Jeudi, 5e semaine de Carême : Religion et foi

Publié le par Diocèse de Gap et d'Embrun

Controverse avec les Juifs - Jean 8, 51-59

 

« En vérité, je vous le dis, si quelqu’un garde ma parole, il ne verra jamais la mort. » Les Juifs lui dirent alors : « Nous savons maintenant que tu es possédé du démon ! Abraham est mort, les prophètes aussi, et toi, tu oses dire : si quelqu’un garde ma parole, il ne connaîtra jamais la mort. Serais-tu plus grand que notre père Abraham qui est mort ? D’ailleurs les prophètes aussi ! Pour qui te prends-tu donc ? » Jésus leur répliqua « Si c’est moi qui me glorifie, ma gloire est vaine. Mais c’est mon Père qui me rend gloire dont vous proclamez qu’il est votre Dieu. Vous ne le connaissez pas alors que moi, je le connais. Et si je disais que je ne le connais pas, je vous ressemblerais : je serais un menteur. Mais je le connais, je garde sa parole. Abraham, votre père, a exulté dans l’attente de voir mon jour : il l’a vu et il s’est réjoui. » Alors, les Juifs lui dirent : « Tu n’as même pas cinquante cou et tu as vu Abraham ? » Jésus leur répondit : « En vérité, je vous le déclare, avant qu’Abraham fût, je suis. » Sur ce, ils ramassèrent des pierres pour les lui lancer mais Jésus se déroba et sortit du Temple.



Religion et foi

 

Lentement, sûrement, Jésus marche vers la mort. L’étau de la polémique entre lui et les Juifs se resserre. Les Pharisiens croient défendre la religion alors que Jésus les appelle à la foi. Religion-foi, une tension très actuelle. Il serait simpliste de les dresser l’une contre l’autre car elles ne sont pas irréductibles. Et même, l’une ne peut se passer de l’autre. La religion, c’est l’espace public, la structure visible de la foi qui lui permet de s’exprimer au grand jour. La religion donne à l’Eglise de pouvoir avoir pignon sur rue, le droit pour le chrétien d’être publiquement croyant comme tout autre croyant. La religion, en tant que telle, relie visiblement tout croyant à Dieu par les signes extérieurs et communautaires de la foi qui lui est propre, avec ses rites, ses traditions, ses monuments et ses manifestations.

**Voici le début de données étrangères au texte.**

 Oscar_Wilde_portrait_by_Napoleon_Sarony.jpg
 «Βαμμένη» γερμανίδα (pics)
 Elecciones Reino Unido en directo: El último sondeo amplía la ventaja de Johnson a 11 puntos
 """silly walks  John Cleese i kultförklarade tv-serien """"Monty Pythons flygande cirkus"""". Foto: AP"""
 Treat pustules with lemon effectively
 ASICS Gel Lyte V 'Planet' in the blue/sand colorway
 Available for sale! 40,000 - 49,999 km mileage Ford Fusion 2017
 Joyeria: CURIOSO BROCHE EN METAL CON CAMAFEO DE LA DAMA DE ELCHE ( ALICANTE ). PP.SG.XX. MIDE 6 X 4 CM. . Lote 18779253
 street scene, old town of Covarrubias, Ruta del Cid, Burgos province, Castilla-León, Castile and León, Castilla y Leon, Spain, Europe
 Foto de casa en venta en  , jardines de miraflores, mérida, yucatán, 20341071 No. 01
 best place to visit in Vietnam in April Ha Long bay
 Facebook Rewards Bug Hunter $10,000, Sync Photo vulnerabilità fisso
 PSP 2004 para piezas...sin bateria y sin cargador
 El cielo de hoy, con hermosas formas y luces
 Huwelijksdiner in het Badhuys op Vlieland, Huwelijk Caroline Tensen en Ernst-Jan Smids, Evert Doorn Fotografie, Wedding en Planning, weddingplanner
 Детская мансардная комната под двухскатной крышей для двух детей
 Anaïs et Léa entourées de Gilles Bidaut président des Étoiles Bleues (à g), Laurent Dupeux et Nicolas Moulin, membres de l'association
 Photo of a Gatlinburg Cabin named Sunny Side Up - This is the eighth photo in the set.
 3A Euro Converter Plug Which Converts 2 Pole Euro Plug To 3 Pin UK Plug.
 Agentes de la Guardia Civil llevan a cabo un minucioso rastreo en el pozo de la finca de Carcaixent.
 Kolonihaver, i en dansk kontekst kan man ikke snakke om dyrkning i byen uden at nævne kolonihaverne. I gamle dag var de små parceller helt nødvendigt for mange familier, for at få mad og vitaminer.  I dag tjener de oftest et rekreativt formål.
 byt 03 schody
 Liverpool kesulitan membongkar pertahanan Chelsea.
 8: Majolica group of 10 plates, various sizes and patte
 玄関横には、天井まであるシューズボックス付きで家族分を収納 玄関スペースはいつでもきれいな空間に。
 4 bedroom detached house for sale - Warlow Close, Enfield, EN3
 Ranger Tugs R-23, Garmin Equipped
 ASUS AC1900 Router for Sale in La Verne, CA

La foi, elle, est du domaine privé. Elle habite l’espace intérieur du croyant. Même dans sa dimension communautaire, la foi se vit dans le dedans de l’être où se tisse un lien intime avec Dieu. Afin que la foi ne dégénère pas dans un subjectivisme qui pourrait diluer la Révélation dans le laxisme, la religion joue le rôle d’un pédagogue, d’un garde-fou. Elle édicte des lois, promulgue des dogmes. Si elle se contente d’être seulement une tour de contrôle, surveillant d’en haut la bonne circulation de la foi, elle risque de n’être qu’un mirador, où les rites et les prescriptions légalistes l’emportent sur le contenu de la toi.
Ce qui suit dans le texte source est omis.